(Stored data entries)
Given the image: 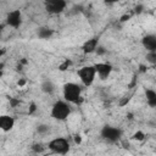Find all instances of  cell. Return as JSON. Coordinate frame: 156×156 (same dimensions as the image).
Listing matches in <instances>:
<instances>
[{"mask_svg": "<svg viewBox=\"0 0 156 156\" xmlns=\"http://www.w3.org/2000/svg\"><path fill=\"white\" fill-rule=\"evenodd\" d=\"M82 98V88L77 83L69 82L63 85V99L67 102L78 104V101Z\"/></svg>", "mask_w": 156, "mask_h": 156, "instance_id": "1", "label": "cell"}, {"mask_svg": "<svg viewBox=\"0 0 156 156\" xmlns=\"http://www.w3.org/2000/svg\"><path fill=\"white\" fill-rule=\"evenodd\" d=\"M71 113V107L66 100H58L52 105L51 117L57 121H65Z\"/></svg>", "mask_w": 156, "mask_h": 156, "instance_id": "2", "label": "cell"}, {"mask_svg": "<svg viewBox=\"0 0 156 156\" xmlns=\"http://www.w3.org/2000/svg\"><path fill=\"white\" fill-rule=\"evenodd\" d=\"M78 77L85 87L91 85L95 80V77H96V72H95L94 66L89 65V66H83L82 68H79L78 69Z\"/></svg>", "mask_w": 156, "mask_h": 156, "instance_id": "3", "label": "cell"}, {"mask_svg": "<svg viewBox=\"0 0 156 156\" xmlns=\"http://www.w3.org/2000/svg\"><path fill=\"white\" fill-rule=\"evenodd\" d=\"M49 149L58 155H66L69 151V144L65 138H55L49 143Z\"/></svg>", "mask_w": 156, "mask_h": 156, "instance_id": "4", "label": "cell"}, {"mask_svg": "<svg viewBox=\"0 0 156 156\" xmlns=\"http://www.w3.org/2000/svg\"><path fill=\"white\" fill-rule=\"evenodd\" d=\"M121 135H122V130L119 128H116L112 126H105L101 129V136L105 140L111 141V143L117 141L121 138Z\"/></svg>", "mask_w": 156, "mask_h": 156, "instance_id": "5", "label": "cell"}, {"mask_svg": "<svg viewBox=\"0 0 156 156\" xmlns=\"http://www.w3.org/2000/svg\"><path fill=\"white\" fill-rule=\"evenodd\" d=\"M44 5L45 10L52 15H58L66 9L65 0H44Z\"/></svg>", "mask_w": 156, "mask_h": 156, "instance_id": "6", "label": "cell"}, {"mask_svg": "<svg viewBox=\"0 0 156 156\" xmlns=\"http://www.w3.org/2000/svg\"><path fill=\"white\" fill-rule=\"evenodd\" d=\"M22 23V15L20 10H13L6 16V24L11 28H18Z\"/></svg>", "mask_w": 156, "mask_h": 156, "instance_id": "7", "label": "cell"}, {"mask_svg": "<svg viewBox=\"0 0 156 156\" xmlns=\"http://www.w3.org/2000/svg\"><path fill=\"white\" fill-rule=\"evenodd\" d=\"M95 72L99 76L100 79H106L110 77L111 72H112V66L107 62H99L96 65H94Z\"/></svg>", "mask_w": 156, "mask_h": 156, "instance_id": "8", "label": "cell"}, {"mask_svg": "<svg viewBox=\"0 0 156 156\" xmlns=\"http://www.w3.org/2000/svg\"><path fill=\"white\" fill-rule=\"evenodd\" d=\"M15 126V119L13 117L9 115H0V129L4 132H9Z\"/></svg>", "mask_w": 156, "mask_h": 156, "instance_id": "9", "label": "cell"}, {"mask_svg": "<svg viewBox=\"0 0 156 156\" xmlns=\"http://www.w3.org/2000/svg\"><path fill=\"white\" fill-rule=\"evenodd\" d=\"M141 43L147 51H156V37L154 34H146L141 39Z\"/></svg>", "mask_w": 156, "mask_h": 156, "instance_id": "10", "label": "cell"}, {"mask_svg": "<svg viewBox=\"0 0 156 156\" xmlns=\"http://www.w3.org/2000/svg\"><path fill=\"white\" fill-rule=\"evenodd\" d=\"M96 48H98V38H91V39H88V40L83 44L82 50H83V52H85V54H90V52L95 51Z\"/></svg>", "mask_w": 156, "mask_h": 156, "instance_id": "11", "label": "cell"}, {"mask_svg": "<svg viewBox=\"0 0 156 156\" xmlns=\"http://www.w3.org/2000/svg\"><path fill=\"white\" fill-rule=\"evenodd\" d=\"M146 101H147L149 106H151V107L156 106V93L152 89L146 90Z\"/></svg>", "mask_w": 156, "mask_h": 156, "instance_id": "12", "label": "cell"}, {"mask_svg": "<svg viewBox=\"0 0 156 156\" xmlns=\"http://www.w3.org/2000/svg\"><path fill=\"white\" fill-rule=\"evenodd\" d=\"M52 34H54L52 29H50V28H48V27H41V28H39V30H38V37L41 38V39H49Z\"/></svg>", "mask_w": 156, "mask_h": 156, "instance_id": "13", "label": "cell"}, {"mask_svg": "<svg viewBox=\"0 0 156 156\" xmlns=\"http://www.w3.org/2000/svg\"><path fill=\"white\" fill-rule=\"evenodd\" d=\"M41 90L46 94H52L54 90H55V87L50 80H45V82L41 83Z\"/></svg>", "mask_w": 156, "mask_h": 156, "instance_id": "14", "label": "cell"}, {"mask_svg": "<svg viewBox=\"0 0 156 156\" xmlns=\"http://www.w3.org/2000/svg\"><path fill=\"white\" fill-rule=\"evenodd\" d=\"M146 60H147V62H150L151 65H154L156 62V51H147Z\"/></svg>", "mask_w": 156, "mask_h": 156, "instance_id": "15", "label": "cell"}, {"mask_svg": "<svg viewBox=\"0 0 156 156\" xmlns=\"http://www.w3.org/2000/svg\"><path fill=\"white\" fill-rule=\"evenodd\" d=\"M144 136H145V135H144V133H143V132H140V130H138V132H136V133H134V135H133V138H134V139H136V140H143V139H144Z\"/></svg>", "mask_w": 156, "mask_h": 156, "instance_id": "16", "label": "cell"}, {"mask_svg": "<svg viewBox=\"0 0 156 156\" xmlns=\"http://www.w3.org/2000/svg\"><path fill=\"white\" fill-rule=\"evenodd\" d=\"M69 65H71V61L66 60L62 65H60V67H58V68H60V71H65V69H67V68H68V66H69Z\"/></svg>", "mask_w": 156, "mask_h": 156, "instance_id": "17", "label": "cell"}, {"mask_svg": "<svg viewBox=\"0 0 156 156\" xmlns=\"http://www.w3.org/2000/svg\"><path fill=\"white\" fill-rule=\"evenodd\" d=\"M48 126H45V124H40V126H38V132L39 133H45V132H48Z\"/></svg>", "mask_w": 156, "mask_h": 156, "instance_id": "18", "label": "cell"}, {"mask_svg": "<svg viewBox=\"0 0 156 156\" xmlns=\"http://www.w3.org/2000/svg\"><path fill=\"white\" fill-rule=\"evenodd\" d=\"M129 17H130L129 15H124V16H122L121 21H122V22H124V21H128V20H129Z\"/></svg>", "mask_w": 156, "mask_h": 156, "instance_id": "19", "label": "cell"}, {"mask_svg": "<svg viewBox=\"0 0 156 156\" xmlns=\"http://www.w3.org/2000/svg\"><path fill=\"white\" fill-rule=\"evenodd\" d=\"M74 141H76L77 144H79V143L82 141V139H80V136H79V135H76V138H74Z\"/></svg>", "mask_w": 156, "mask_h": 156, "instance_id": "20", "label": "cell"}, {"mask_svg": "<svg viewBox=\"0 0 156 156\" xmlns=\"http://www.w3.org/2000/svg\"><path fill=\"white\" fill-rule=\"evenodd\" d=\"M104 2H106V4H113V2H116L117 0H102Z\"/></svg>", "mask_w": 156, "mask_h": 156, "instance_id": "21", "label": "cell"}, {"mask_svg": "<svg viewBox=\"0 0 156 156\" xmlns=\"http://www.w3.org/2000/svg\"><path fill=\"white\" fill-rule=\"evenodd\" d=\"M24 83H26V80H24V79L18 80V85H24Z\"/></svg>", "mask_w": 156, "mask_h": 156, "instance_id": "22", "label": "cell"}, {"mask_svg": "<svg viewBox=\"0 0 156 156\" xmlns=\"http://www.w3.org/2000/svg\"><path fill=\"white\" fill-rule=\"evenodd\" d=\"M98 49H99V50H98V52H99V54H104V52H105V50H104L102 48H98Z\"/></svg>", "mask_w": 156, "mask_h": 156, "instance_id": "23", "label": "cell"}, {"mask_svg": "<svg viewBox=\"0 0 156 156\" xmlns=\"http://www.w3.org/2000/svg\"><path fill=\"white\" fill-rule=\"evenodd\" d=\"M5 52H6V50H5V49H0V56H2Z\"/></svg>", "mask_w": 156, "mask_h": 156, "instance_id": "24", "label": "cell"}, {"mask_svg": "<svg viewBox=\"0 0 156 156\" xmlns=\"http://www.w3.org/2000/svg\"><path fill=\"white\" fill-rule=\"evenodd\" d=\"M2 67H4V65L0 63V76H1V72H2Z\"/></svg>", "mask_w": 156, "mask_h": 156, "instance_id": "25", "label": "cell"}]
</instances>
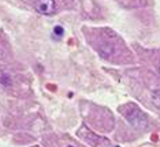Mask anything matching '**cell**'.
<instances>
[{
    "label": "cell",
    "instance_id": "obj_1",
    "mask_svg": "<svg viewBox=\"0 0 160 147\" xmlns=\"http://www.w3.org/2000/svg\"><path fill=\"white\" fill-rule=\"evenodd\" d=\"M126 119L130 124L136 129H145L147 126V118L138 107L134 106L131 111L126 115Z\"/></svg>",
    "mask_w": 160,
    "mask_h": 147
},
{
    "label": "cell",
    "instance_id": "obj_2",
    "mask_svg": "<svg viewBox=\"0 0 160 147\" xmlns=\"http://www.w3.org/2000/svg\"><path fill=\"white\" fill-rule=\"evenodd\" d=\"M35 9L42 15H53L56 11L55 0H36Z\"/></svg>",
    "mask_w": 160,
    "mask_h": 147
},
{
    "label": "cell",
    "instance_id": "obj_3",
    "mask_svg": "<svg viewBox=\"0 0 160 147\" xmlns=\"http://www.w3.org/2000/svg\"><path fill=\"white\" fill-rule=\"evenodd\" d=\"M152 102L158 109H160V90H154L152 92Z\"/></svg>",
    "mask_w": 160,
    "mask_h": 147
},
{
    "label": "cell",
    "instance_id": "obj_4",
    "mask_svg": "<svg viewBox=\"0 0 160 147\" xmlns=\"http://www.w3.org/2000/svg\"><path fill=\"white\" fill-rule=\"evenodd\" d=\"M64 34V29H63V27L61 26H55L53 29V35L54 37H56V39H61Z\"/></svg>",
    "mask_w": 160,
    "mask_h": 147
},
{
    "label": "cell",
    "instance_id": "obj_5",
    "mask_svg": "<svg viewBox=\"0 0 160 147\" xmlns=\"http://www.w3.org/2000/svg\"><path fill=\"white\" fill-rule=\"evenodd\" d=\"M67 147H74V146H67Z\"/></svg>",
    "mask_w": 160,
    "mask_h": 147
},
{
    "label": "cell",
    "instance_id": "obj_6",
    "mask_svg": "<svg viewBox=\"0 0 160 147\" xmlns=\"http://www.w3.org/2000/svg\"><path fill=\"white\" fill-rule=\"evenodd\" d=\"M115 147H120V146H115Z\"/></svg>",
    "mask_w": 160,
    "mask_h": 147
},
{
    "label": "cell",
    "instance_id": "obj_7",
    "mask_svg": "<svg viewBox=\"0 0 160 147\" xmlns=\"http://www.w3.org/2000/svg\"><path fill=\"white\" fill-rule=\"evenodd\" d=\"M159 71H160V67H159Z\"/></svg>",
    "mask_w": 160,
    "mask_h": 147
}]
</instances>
...
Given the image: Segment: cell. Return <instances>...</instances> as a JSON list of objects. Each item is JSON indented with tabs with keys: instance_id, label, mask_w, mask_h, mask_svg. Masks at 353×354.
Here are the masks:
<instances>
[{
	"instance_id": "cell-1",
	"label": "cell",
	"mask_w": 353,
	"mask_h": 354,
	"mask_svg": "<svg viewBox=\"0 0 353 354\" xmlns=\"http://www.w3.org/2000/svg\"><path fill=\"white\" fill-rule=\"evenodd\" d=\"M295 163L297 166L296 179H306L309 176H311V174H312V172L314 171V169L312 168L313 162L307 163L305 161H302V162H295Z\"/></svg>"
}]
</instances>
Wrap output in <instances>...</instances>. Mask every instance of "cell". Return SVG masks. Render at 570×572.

Task requirements:
Reproduce the lines of the listing from the one containing "Mask anything matching '**cell**'." through the one containing "9L42 15H53L56 11L55", with both of those lines included. Leave the pictures out of your answer.

Solution to the problem:
Mask anything matching '**cell**'.
<instances>
[{
    "label": "cell",
    "instance_id": "obj_1",
    "mask_svg": "<svg viewBox=\"0 0 160 147\" xmlns=\"http://www.w3.org/2000/svg\"><path fill=\"white\" fill-rule=\"evenodd\" d=\"M126 119L130 124L136 129H145L147 126V118L138 107L134 106L131 111L126 115Z\"/></svg>",
    "mask_w": 160,
    "mask_h": 147
},
{
    "label": "cell",
    "instance_id": "obj_2",
    "mask_svg": "<svg viewBox=\"0 0 160 147\" xmlns=\"http://www.w3.org/2000/svg\"><path fill=\"white\" fill-rule=\"evenodd\" d=\"M35 9L42 15H53L56 11L55 0H36Z\"/></svg>",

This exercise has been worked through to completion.